▶ [Problem]: Extend the late-night diary post below, writing on from the point where it stops.

▶ [Document text]:
--- Start ---

The Elegant Pixie
Written @ 3:43 a.m. on 2004-06-21

*yawn* ok...so my sleeping patterns officially suck, but that's ok. There's something about being awake and online at 4 am. Hmm...I like.

I think the fights I've been having with my mom have subsided for a while (hopefully). She mentioned something about how vitamins B6 and B12 help with being so emotional and how she ran out of her multiviamins like...3 weeks ago, so I guess that explains a lot. heh...luckily she went and got some this week and amazingly so far things around the house have been running a lot smoother.

I bought my dad Wynton Marsalis: Live at the Village Vanguard for Father's Day. Listening to it in Barnes and Noble reminded me of a night over winter break were I spent the night over at Anu's and she put on another one of his CDs while we were going to bed. I remember not being able to fall asleep, so I lied there starring at the ceiling yet feeling so relaxed...he really is amazing. Again...there's something about being awake so late...like the entire world is asleep. I dunno why I'm suddenly obsessed with thinking about this right now. Maybe because I'm outta my mind for being up so late...who knows.

Things have been very good lately. I mean...I have a couple things that I would like to fix, but don't we all? I haven't really found the energy to right those few wrongs, or if I should even waste the energy. I sometimes want to kick myself in the face for being so compassionate and unyielding when so much shit happens. But then other times I don't...it may be stupid of me or even a waste of time, but I've learned that sometimes it's worth getting over self-riteous stubborness. Sometimes. Especially when through all the backstabbing deceit and fakeness, you care about that person. In those cases people should learn to be more forgiving. There's some Anne Frank quote: " Despite everything, I believe that people are really good at heart." I guess that's like the story of my life, or at least I like to live by that.

--- End ---

▶ [Data records]:
--- Start ---

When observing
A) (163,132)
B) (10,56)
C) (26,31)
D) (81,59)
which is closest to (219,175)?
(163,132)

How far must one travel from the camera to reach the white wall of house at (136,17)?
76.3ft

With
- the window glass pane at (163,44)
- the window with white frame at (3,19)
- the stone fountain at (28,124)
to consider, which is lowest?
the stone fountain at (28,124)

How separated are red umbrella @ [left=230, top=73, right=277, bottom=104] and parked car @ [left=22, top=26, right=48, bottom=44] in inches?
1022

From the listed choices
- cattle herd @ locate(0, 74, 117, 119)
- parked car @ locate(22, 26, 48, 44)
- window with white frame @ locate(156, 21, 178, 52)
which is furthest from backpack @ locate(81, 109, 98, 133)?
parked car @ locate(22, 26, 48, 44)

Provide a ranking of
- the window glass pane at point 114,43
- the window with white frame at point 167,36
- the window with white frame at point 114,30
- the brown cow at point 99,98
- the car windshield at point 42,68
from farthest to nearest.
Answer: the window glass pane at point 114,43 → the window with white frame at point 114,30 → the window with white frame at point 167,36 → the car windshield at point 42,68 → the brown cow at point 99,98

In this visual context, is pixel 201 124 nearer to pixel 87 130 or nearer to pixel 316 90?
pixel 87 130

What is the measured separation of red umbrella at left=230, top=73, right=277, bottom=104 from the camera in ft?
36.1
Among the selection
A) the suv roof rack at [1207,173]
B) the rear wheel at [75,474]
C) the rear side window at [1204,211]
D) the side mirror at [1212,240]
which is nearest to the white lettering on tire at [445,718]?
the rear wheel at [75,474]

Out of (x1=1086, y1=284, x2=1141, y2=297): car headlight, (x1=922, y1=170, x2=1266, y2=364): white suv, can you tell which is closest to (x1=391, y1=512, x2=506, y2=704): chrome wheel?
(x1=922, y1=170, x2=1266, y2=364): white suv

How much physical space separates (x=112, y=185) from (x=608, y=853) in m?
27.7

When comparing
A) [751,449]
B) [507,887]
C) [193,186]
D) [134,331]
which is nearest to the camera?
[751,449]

--- End ---

▶ [Exercise result]:
I guess I like to sit back and put my rose-tinted shades on and look at the world from there. It's nice, but definitely not reality. Which is sad, yet why not try and make the best of what you got? You have nothing to lose and you can't sit there and expect happiness to come find you. I guess when you think of it, things are only as bad as you make them out to be.

I'm unshakeable...it's perfect.

I've had this song stuck in my head for a few days now...I really like the lyrics too:

I think I'm drowning

Asphyxiated

I wanna break this spell

That you've created

You're something beautiful

A contradiction

I wanna play the game

I want the friction

You will be the death of me

You will be the death of me

Bury it

I won't let you bury it

I won't let you smother it

I won't let you murder it

Our time is running out

Our time is running out

You can't push it underground

You can't stop it screaming out

I wanted freedom

Bound and restricted

I tried to give you up

But I'm addicted

Now that you know I'm trapped

Since ovulation

You'd never dream of

Breaking this fixation

You will squeeze the life out of me

Chorus

How did it come to this?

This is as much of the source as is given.